You could (I might get round to doing this), model the effect you're talking about by allowing IAGI to vary with the level of discontinuity. So every model would start with the same initial intelligence I0, but the IAGI would be correlated with the level of discontinuity, with larger discontinuity implying IAGI is smaller. That way, you would reproduce the epistemic difference of expecting a stronger discontinuity - that the current intelligence of AI systems is implied to be closer to what we'd expect to need for explosive growth on discontinuous takeoff scenarios than on continuous scenarios.

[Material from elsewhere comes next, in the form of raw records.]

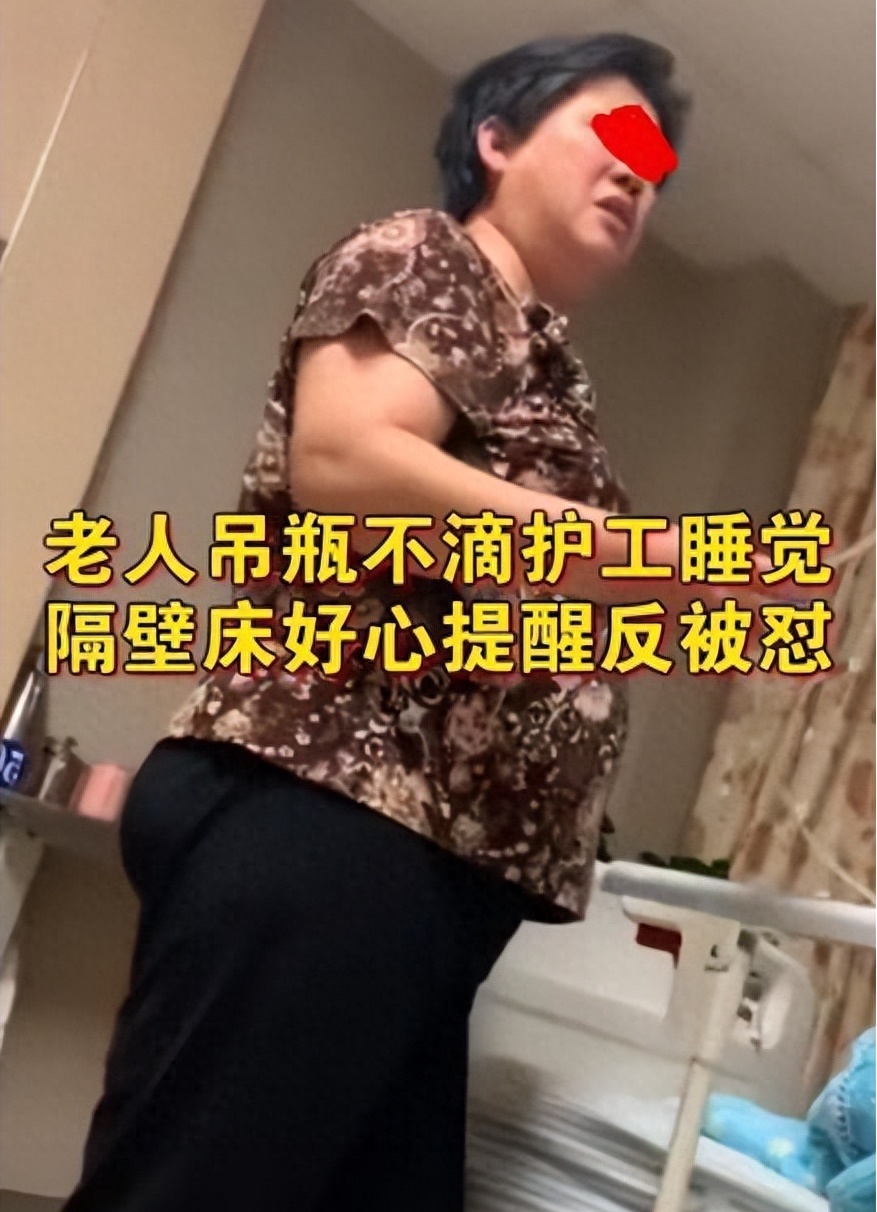 092841rbzs5z48k76p2stb.png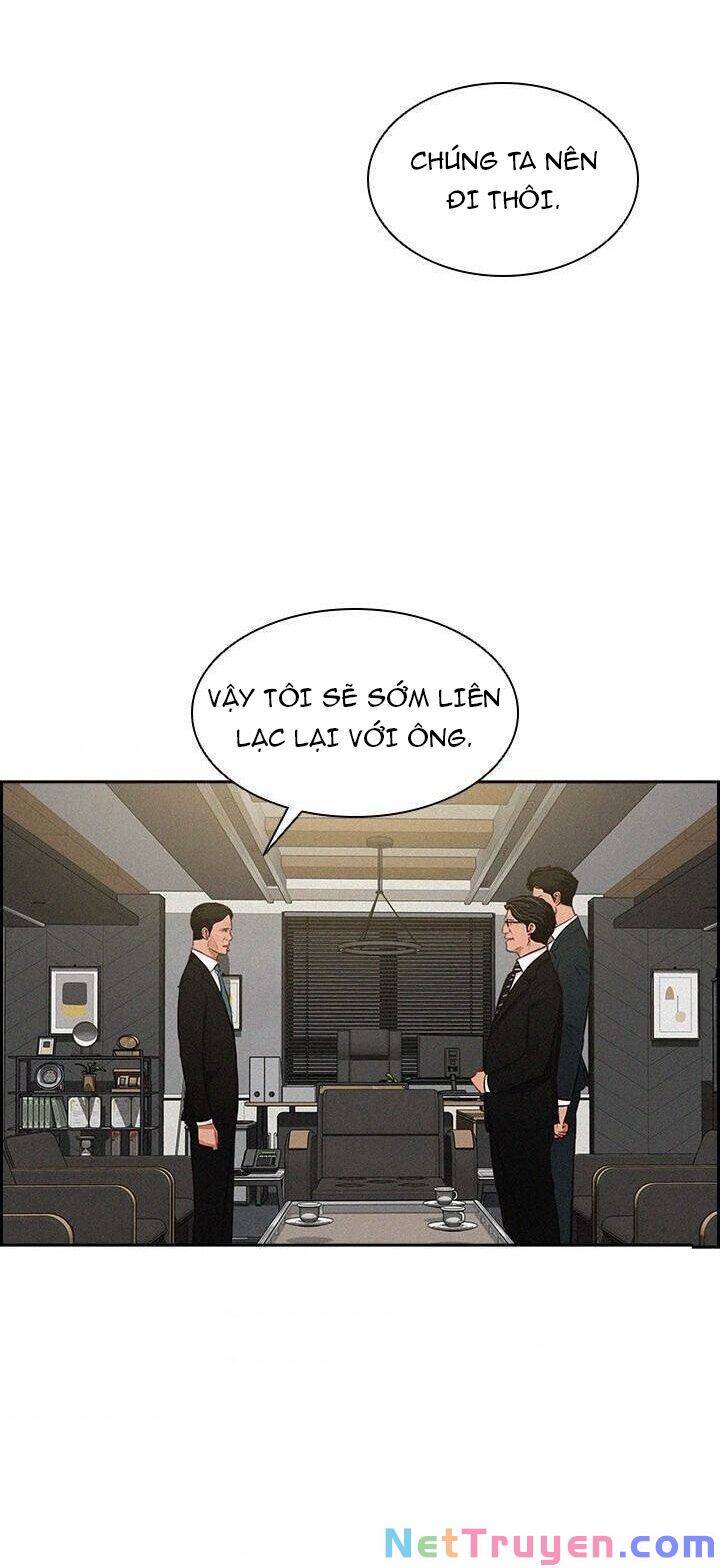 Chúa Tể Đồng Tiền Chap 32 - Next Chap 33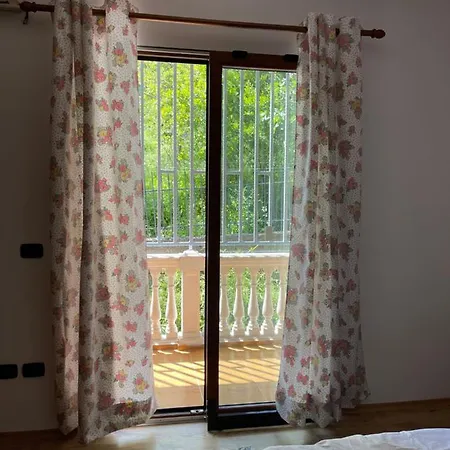 Ajla's Ferienhaus Vorë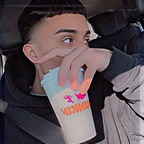 theexokiinggg profile picture leakfans.com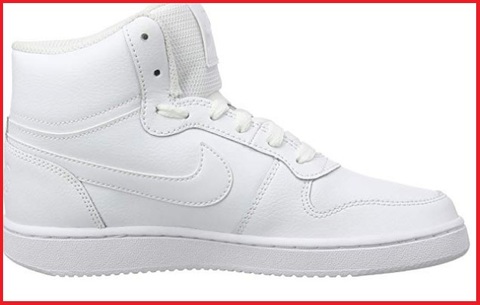 Nike donna bianche alte | Grandi Sconti | Nike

We know the current level of capability and the current rate of progress, but we don't know I_AGI, and holding all else constant slow takeoff implies I_AGI is a significantly higher number (again, I_AGI is relative to the starting intelligence of the system)

This is because my model was trying to model different physical situations, different ways AGI could be, not different epistemic situations, so I was thinking in terms of I_AGI being some fixed, objective value that we just don't happen to know.

I'm uncertain if there's a rigorous way of quantifying how much this epistemic update does against the physical fact that continuous takeoff implies an earlier acceleration above exponential. If you're right, it overall completely cancels this effect out and makes timelines on discontinuous takeoff earlier overall - I think you're right about this. It would be easy enough to write something to evenly cancel it out, to make all takeoffs in the different scenarios appear at the same time, but that's not what you have in mind.